20 jun. 2011

H.D. can write

Putting aside how attractive the mythopoesis of H.D.'s poetry is (to any particular reader), there is no denying that the woman could actually write:
In the field-furrow
the rain water

showed splintered edge
as of a broken mirror,

and in the glass
as in polished spear,

glowed the star Hesperus...

The myth is there for the poetry, to provide a kind of metaphorical support. When the writing gets too explanatory, it fails aesthetically:
Theus, God; God-the-father, father-god
or the Angel god-father,


This alienates readers there for the poetry, not the occult syncretism per se. Yet it does not seem wholly satisfying to isolate the perfect lyric moments and throw out the rest. We could enjoy the alternation between the indigestible bits and the eloquent highlights. In Trilogy, H.D. was trying to transcend, precisely, her reputation as a poet of the perfect lyric, the lyric that admitted nothing else. The discursive, explanatory style has to be there, even if not perfectly integrated into the imagist style.

4 comentarios:

Andrew Shields dijo...

Trilogy is definitely full of some of the best writing by any of the modernists. I always argue for H.D. to be included in any list of Stevens, Pound, Williams, and Eliot.

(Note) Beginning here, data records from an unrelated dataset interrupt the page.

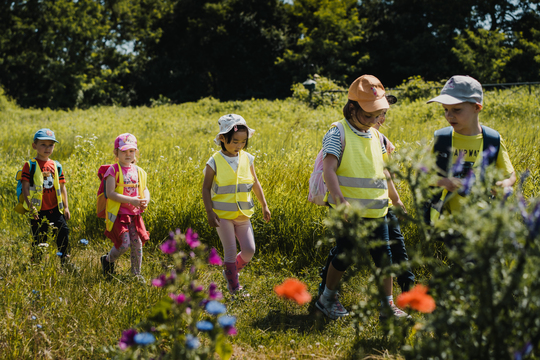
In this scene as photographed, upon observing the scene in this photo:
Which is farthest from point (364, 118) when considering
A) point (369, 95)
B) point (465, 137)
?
point (465, 137)

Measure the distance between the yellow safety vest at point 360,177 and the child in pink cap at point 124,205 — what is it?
1716 mm

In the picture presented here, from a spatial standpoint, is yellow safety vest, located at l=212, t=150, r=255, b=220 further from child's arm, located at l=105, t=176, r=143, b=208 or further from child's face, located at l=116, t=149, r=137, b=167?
child's face, located at l=116, t=149, r=137, b=167

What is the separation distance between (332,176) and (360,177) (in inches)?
8.8

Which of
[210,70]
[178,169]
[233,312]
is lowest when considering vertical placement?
[233,312]

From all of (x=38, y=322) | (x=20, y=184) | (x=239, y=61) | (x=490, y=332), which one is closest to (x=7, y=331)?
Result: (x=38, y=322)

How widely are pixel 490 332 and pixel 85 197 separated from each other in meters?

If Trilogy is also full of truly weird shit, well, so are The Cantos, so is lots of Eliot and quite a bit of Williams. I'd say only Stevens, of those five, is relatively "uncranky," as it were.

Jonathan dijo...

The equivalent in Stevens would be that kind of pretentious but beautiful metalanguage, where in spite of the beauty of the terms the explanations are a little awkward. No modernist could write a long poem without some kind of ballast, bombast, or stuffing. Something hard to swallow.

Vance Maverick dijo...


Andrew Shields dijo...

I wonder if that could be generalized further: long poems will always have "something hard to swallow." Dante, Milton, Virgil, even Homer: all have some stuffing; all have to fill in their form in some way. Maybe Ovid doesn't?